A proposal to change the asset declaration law, which would make senior officials’ declaration of cash and bank deposits classified, has drawn harsh criticism in Kosovo.
Kosovo Anti-Corruption Agency director Shaip Havolli caused a furor amongst civil society activists after announcing plans to hide parts of the asset declarations of public officials from the general public.
Presenting the annual financial report in front of the Assembly Commission on Budget and Finance on Wednesday, Havolli said that a new draft bill on asset declarations would make it possible for cash and bank deposits to be removed from publicly available asset declarations.
“With the new law [on declaration of assets] we are planning to make [declarations of] cash and bank deposits unavailable to the public, leaving them available only to the agency,” said Havolli. The reason, he explained, was that senior officials complained that their cash declarations were causing them “family problems,” implying that they were being pestered with requests for loans.
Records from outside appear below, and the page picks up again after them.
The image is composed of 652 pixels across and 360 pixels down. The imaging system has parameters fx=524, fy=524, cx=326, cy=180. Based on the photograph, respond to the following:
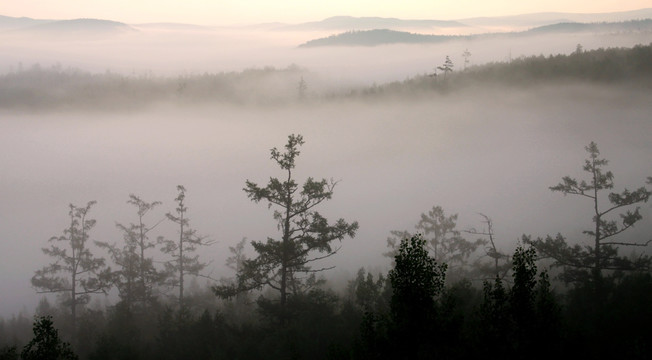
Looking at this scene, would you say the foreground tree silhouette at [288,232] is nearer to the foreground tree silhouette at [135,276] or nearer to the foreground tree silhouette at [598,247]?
the foreground tree silhouette at [598,247]

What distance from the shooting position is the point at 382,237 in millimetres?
99312

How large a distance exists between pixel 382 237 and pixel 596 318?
78352 millimetres

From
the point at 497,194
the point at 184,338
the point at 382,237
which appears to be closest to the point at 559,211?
the point at 382,237

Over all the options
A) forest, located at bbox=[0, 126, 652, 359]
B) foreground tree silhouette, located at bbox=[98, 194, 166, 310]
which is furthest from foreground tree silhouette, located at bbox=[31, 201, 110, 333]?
foreground tree silhouette, located at bbox=[98, 194, 166, 310]

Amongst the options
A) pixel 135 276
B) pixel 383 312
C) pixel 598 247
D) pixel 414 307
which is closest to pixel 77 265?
pixel 135 276

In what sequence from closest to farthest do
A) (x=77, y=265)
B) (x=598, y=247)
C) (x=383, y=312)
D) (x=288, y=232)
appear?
(x=288, y=232)
(x=383, y=312)
(x=598, y=247)
(x=77, y=265)

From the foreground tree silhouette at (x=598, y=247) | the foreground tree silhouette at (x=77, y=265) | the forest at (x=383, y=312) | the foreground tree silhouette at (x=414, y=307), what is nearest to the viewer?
the foreground tree silhouette at (x=414, y=307)

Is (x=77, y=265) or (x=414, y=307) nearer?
(x=414, y=307)

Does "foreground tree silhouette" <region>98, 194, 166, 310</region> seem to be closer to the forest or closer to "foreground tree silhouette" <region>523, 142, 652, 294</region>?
the forest

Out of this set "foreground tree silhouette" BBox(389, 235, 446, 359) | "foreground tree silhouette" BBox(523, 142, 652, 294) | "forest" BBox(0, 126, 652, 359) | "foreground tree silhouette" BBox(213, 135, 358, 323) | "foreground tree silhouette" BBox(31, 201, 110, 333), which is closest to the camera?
"foreground tree silhouette" BBox(389, 235, 446, 359)

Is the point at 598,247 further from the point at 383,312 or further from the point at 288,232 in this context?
the point at 288,232

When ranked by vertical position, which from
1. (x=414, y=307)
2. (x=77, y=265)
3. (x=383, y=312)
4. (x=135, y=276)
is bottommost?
(x=135, y=276)

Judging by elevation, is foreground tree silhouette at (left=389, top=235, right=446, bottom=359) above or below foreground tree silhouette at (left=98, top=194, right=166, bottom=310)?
above

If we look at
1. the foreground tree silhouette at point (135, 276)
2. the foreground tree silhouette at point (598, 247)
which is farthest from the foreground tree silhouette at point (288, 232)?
the foreground tree silhouette at point (135, 276)
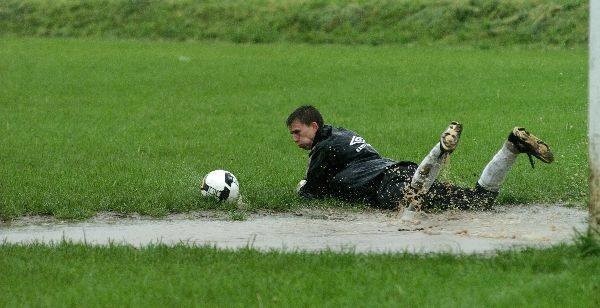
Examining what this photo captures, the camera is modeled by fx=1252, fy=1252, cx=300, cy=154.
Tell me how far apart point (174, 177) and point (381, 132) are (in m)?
5.10

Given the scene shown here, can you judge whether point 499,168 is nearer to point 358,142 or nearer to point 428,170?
point 428,170

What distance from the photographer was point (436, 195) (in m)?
10.4

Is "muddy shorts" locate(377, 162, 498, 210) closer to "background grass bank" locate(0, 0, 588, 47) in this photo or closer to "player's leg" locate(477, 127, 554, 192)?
"player's leg" locate(477, 127, 554, 192)

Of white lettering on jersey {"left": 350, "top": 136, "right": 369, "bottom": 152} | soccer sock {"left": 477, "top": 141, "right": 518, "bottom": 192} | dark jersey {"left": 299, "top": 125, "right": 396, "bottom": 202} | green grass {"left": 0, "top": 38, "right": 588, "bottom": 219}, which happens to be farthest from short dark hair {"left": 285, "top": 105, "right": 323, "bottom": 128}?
soccer sock {"left": 477, "top": 141, "right": 518, "bottom": 192}

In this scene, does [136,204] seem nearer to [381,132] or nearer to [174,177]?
[174,177]

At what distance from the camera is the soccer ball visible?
10.8 metres

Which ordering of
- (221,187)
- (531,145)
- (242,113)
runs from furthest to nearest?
(242,113) → (221,187) → (531,145)

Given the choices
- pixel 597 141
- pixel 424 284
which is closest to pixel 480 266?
pixel 424 284

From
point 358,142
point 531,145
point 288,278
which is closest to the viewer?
point 288,278

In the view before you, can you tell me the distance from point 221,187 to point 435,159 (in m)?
1.95

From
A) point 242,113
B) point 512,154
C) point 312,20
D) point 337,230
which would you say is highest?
point 512,154

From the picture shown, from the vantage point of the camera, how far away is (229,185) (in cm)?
1080

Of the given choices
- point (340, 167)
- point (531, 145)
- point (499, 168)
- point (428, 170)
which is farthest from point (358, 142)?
point (531, 145)

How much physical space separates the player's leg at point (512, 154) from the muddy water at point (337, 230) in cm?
26
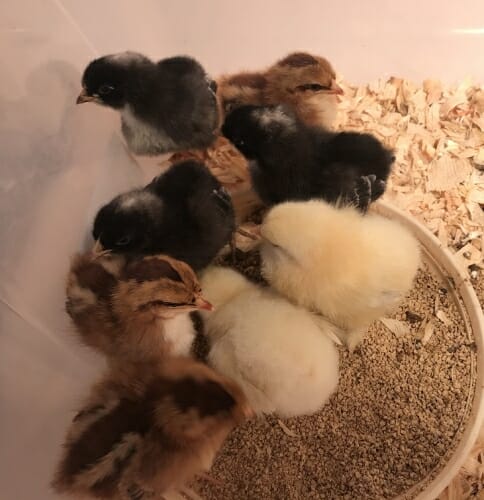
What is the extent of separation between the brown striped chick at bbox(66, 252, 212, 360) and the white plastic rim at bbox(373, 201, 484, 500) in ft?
2.18

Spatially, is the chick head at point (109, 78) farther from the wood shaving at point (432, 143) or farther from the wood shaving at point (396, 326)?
the wood shaving at point (396, 326)

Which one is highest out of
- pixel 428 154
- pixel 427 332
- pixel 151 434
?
pixel 428 154

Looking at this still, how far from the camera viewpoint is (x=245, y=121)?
5.04 ft

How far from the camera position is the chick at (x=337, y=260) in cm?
128

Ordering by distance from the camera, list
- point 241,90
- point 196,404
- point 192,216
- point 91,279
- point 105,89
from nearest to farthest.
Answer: point 196,404 → point 91,279 → point 192,216 → point 105,89 → point 241,90

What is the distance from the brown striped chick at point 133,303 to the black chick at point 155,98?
443 millimetres

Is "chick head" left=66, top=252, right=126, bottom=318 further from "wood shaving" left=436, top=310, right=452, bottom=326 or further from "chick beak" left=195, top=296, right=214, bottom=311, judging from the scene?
"wood shaving" left=436, top=310, right=452, bottom=326

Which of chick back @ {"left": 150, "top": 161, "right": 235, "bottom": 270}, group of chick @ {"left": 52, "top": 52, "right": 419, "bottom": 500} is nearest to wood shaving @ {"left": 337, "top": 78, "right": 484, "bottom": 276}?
group of chick @ {"left": 52, "top": 52, "right": 419, "bottom": 500}

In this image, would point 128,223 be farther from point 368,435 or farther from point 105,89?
point 368,435

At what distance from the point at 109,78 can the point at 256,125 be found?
42 cm

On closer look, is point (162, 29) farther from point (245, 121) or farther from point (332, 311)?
point (332, 311)

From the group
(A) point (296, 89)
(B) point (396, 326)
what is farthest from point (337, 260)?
(A) point (296, 89)

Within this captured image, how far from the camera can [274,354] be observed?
120 centimetres

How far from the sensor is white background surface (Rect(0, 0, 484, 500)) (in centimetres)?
130
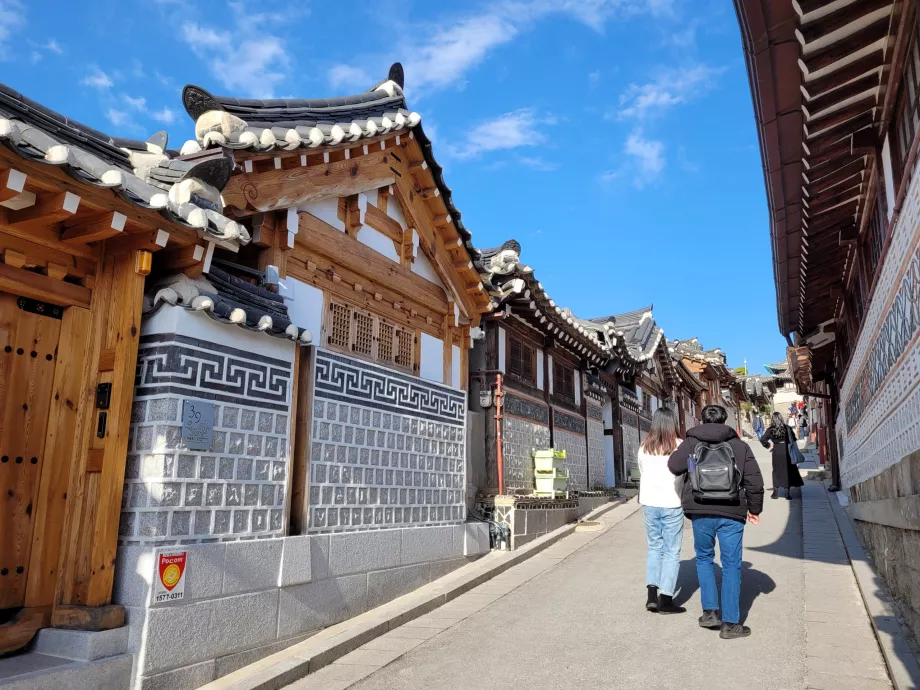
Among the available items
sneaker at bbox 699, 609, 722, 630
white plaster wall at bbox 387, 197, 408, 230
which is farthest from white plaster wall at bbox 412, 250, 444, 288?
sneaker at bbox 699, 609, 722, 630

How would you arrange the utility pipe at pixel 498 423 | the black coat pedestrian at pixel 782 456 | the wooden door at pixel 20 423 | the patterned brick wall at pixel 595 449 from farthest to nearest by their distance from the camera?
the patterned brick wall at pixel 595 449 < the black coat pedestrian at pixel 782 456 < the utility pipe at pixel 498 423 < the wooden door at pixel 20 423

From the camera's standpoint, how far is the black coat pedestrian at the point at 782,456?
1561cm

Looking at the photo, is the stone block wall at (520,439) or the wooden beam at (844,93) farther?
the stone block wall at (520,439)

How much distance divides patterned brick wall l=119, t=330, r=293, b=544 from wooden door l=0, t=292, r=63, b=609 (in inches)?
24.6

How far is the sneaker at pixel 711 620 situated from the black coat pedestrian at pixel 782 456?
10124 millimetres

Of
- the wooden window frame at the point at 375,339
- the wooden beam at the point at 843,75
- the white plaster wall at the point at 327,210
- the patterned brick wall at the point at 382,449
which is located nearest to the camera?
the wooden beam at the point at 843,75

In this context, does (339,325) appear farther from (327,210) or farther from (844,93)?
(844,93)

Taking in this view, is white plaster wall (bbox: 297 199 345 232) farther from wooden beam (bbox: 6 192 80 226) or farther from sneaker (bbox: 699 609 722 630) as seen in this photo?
sneaker (bbox: 699 609 722 630)

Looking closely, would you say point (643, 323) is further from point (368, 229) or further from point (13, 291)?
point (13, 291)

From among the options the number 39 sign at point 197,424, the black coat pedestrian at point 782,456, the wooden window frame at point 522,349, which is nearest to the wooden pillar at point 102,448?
the number 39 sign at point 197,424

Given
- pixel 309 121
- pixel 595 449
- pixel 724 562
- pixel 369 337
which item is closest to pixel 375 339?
pixel 369 337

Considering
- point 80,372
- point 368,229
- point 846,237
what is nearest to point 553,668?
point 80,372

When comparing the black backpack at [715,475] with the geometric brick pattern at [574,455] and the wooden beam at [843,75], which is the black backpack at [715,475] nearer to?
the wooden beam at [843,75]

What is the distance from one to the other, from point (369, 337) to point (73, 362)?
13.0ft
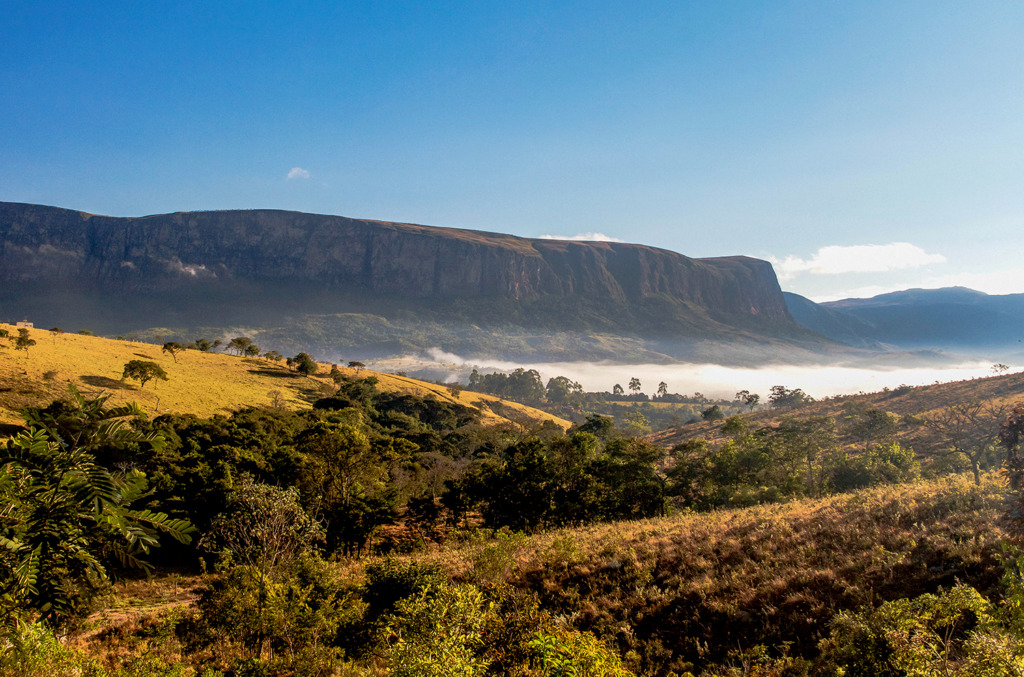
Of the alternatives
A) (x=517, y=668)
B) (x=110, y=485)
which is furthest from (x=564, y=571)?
(x=110, y=485)

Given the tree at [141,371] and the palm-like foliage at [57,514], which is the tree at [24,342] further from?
the palm-like foliage at [57,514]

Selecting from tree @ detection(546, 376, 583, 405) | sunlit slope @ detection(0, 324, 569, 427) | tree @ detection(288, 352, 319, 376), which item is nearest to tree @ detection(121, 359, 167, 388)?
sunlit slope @ detection(0, 324, 569, 427)

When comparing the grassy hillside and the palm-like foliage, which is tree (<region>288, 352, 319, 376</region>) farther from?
the palm-like foliage

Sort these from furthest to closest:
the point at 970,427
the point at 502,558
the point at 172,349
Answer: the point at 172,349, the point at 970,427, the point at 502,558

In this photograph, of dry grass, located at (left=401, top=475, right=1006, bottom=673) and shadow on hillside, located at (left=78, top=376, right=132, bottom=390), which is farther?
shadow on hillside, located at (left=78, top=376, right=132, bottom=390)

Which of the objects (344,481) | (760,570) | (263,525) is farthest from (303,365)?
(760,570)

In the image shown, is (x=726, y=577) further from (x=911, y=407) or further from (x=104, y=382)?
(x=911, y=407)

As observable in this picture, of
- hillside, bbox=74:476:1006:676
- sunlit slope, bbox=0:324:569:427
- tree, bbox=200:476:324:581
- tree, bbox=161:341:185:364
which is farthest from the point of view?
tree, bbox=161:341:185:364

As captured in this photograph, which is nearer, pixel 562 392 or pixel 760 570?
pixel 760 570

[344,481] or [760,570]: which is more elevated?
[760,570]
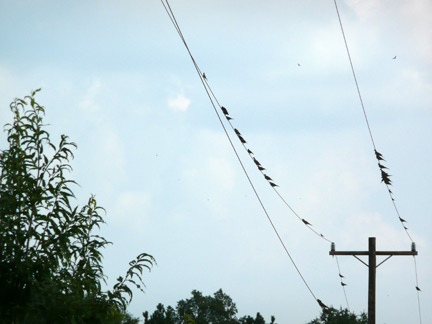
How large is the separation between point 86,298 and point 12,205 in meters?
1.74

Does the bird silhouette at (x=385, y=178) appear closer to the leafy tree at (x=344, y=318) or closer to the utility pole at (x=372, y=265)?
the utility pole at (x=372, y=265)

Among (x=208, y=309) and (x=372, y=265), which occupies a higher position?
(x=208, y=309)

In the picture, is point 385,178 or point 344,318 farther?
Answer: point 344,318

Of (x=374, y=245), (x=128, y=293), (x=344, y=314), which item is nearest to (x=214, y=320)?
(x=344, y=314)

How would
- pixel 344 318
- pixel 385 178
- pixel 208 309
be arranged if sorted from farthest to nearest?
pixel 208 309 → pixel 344 318 → pixel 385 178

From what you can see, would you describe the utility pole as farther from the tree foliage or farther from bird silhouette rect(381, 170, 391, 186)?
the tree foliage

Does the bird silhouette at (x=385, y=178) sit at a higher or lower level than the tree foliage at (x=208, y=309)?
lower

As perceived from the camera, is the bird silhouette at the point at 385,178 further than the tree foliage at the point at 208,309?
No

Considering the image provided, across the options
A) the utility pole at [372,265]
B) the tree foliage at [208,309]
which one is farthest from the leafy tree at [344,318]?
the utility pole at [372,265]

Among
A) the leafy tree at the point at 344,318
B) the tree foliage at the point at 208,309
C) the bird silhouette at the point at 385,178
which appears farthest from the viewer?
the tree foliage at the point at 208,309

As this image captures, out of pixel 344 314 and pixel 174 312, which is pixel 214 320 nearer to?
pixel 174 312

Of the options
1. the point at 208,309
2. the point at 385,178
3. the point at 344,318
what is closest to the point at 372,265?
the point at 385,178

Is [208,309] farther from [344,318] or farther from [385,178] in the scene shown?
[385,178]

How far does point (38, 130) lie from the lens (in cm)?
1086
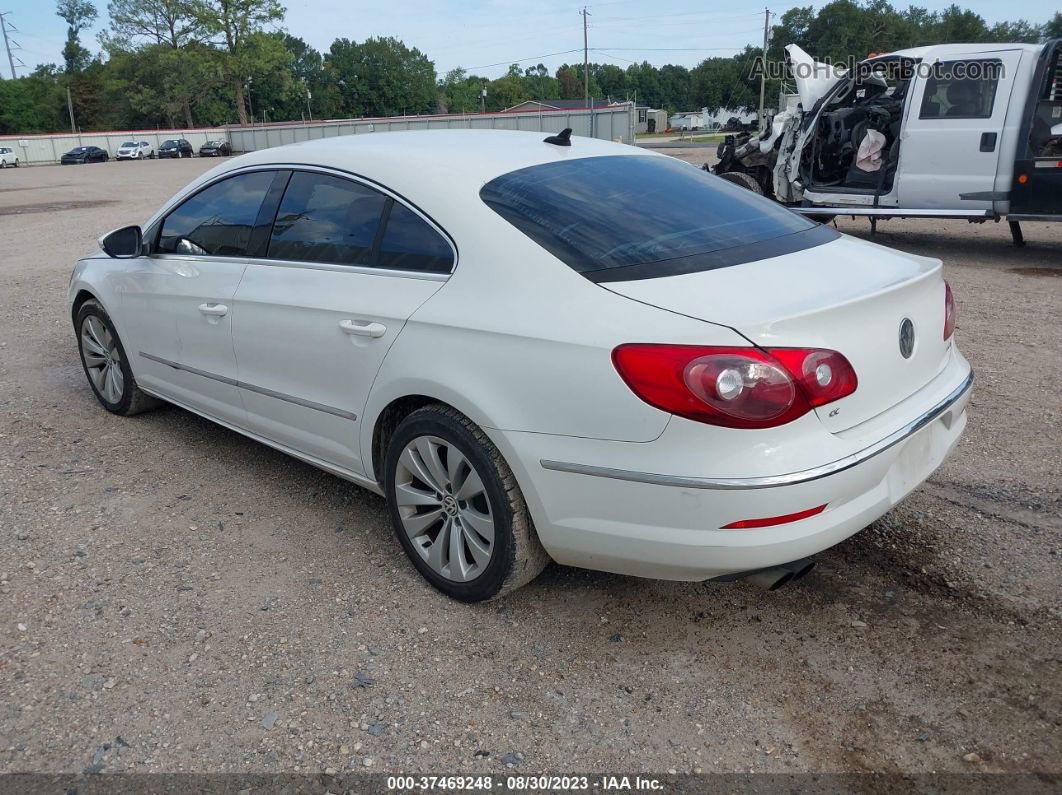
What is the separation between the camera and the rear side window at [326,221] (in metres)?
3.35

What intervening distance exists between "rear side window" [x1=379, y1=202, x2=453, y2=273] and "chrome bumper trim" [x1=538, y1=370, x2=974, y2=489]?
88 cm

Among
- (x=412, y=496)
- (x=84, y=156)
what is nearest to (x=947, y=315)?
(x=412, y=496)

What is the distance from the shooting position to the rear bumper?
239 centimetres

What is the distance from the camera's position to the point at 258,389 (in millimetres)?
3779

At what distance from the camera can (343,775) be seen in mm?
2357

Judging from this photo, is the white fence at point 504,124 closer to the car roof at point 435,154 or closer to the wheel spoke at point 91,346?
the wheel spoke at point 91,346

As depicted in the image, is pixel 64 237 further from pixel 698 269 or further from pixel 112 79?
pixel 112 79

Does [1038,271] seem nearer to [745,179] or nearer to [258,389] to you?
[745,179]

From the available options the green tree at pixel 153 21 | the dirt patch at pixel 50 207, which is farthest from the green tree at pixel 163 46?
the dirt patch at pixel 50 207

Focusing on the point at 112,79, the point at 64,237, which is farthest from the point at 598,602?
the point at 112,79

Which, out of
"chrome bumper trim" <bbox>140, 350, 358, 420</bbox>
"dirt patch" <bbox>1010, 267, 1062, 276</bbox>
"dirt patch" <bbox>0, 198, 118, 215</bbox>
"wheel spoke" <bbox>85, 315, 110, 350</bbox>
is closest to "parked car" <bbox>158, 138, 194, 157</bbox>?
"dirt patch" <bbox>0, 198, 118, 215</bbox>

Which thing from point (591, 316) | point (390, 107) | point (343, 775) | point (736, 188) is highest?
point (390, 107)

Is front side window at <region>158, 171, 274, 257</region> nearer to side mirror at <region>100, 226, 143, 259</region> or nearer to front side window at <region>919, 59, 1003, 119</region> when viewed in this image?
side mirror at <region>100, 226, 143, 259</region>

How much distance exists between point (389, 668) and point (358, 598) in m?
0.47
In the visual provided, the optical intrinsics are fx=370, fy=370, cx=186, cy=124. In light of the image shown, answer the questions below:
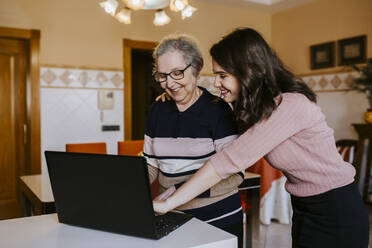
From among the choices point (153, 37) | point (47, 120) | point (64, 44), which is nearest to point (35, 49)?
point (64, 44)

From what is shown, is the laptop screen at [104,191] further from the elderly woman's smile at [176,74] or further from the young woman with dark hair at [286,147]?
the elderly woman's smile at [176,74]

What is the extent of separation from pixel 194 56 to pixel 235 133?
1.14 ft

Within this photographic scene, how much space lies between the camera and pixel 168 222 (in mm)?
1150

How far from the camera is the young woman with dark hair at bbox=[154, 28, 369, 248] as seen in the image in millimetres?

The draft bill is part of an anti-corruption package of bills sponsored by the Ministry of Justice, Havolli claimed. An improved track-record in the fight against corruption is Kosovo’s final criterion for getting visa liberalization to the EU.
Havolli’s statement drew an immediate reaction from watchdog organizations and even his precursor.
Florent Spahija, a legal consultant at the Kosovo Democratic Institute, KDI, said that closing-off asset declarations to the general public was in complete contradiction with the agency’s mission.
“We need to keep in mind that these people are senior officials and are paid with our taxes, so it is in the interest of the public to know how wealthy these people are and how they made that wealth. Their ‘family problems’ are easily solved and should not be our problem as citizens of this country,” Spahija said.
Meanwhile, Isuf Zejna from Democracy Plus, another local think tank, called Havolli’s statement “ridiculous.”
“If an official has accepted to serve in public office, then he has given up his privacy,” Zejna said, adding that asset declarations were useful to the general public and particularly to organizations engaged in anti-corruption projects. “If public officials don’t want their wealth published, then they should resign from public office. The public should not give up on transparency because of them.”
Meanwhile, the former director of the Kosovo Anti-Corruption Agency, Hasan Preteni, also criticized his successor’s comments, arguing that the law should be made stricter, expanding the agency’s competencies.
“Every attempt to close off information is malicious and regressive,” Preteni said.
The current director, Havolli, said that officials are complaining that the publication of their assets online has endangered them, but Preteni argued that between 2006-2016, there were no cases of people being hurt, threatened or intimidated because they had declared their assets.
Preteni maintained that more needed to be done to increase transparency and accountability, adding that “any effort to the contrary will only increase corruption.”
“Such proposals need to be taken seriously, in particular, it’s a pity if the head of the Agency requests this,” Pretendi concluded.